Голос у него спокойный, чуть бархатистый.

Мичман включил фонарик, прочел удостоверение, потом перевел луч на лицо старшего политрука. Точно, как фотокарточка: зачесанные назад с висков волосы, серые глаза и круглые, налитые щеки. Только ямочек сейчас на них нет, как на фотокарточке. Видать, хорошее настроение было, когда фотографировался.

— Мичман Ткаченко, — в свою очередь представился командир катера. — Особые приказания будут?

Векшин сейчас не намеревался вмешиваться во что-либо, он искренне считал, — ничто так не вредит любому делу, как обилие начальников; в этом имел возможность убедиться, когда сам еще был матросом. И потому ответил:

— Действуйте так, будто меня здесь нет.

— Слушаюсь, — козырнул мичман и нахмурился. Он двенадцать лет прослужил на флоте, всякого начальства насмотрелся и терпеть не мог, когда кто-то из начальства стоял за его спиной: простачком иной такой человек, заявивший, что будет просто пассажиром, прикидывается, вроде бы и в стороне он, а советами так и сыплет! Успевай собирать. Или, что и того хуже, вдруг разразится серией приказов, хотя отдавать их здесь имеют право лишь он, мичман, и его непосредственные начальники.

А этот хитер, притворяется, будто рассматривает рубку! А чего ее разглядывать? Что в ней мудреного? Фанерная будка с большим смотровым окном спереди!

— Почему лобовое стекло не поднято?

Ишь, уже вцепился!

Но ответил мичман спокойно:

— Нам оно не мешает.

— Разобьется — вас же осколками поранит, — и неожиданно ловко старший политрук поднял стекло, прицепил к козырьку рубки.

Командиру катера и рулевому стало ясно, что замполит морское дело не по учебнику знает. Это обрадовало: значит, должен быть с понятием к морской службе.

Командир катера даже намеревался спросить, где он служил, но катер уже вынырнул из-за островка и сразу вблизи звонко разорвалась мина, свидетельствуя, что фашисты заметили катер. Тут уж не до разговоров: только успевай следить за столбами воды, вздымающимися на реке, только успевай от них отворачивать.

Катер то стопорил ход, то так бросался вперед, будто хотел выскочить из воды. Или вовсе неожиданно круто ложился на борт. Тогда волжская вода пенилась почти вровень с палубой.

Наконец рулевой взволнованно доложил:

— Вижу сигнальный огонь!

Мичман тоже видит короткие вспышки. Это солдаты сообщают, что к приему груза готовы и просят пристать здесь.

Вот он, город, в котором почти два месяца идет непрерывный бой. Нет домов. На береговом обрыве торчат только их дырявые стены. Нет и улиц, прямых, просторных. Их перегородили перевернутые трамвайные вагоны и развалины зданий.

Берег, куда приткнулся катер, изрыт воронками от бомб и снарядов. Кажется, здесь так много упало металла, что не должно уцелеть ни единого человека. Но люди есть. Они пережили неистовые многочасовые бомбежки, артиллерийские обстрелы, от которых подрагивала земля даже на левом берегу Волги, отразили танковые атаки и цепко держатся за эту землю.
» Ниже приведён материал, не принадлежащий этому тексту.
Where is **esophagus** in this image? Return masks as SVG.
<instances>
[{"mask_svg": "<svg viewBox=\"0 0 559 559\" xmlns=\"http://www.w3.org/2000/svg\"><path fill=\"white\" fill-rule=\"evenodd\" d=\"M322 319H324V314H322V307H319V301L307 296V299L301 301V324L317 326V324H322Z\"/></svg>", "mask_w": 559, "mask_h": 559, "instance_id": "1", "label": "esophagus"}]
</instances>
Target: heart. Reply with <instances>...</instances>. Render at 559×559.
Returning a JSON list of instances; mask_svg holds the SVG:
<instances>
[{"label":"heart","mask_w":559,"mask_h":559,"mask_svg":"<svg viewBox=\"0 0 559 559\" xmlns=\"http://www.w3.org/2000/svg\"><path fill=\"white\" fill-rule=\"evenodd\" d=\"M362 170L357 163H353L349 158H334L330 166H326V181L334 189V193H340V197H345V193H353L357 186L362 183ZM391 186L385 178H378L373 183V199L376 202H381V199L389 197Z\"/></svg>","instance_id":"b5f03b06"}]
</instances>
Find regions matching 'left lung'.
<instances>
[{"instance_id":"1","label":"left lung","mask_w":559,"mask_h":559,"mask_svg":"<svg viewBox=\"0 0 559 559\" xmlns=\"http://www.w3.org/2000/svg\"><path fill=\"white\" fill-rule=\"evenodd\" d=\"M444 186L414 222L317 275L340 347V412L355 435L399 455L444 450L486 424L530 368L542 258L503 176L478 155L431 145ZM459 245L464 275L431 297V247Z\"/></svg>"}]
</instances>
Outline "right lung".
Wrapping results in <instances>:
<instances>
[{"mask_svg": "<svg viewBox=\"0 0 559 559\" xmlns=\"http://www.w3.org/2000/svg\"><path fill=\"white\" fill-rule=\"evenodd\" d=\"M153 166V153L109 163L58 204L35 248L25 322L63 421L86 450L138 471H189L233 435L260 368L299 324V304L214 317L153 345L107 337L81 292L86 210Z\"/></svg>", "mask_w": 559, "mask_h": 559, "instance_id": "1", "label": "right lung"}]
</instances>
Вот они, эти люди, вылезают из щелей, канализационных колодцев, из-под развалин домов и бегут к катеру.

С носа катера сброшен узенький трап. Он прогибается, кажется, потрескивает, но солдаты и матросы будто не замечают этого. Они торопливо взбегают по нему на катер и, взвалив на спину ящик с боезапасом или мешок с крупой, осторожно сходят на берег. Непрерывно движется вереница людей, хотя мины то и дело рвутся рядом, хотя их осколки предательски вкрадчиво и подло все время шуршат в воздухе.

В этой веренице людей и старший политрук Векшин. Он ничего никому не приказывал, он просто работал наравне со всеми, но мичман, который сейчас один стоял в рубке, видел, как ему уступали дорогу, как осторожно клали на спину очередной ящик или мешок. Это было уважение к старшему, который мог бы не прийти, но пришел на помощь.

Утащили на берег последний ящик с патронами — немедленно, прижимая к груди перебитую руку, пошел по трапу раненый. За ним второй, третий…

Раненые идут, идут. Будто рождает их ночь. Они не просят, не умоляют перевезти их на левый берег Волги. Лишь изредка услышишь стон. Или заскрежещет кто зубами. Но вот впереди снова только темень ночи. Старшему политруку сначала подумалось, что их катер один режет носом волны в этом районе. Только подумалось так — какой-то катер проскочил мимо. Его не видели, его почувствовали, его угадали по крутой волне, которая неожиданно и задорно стукнула в борт.

Часто налетают волны и всегда неожиданно.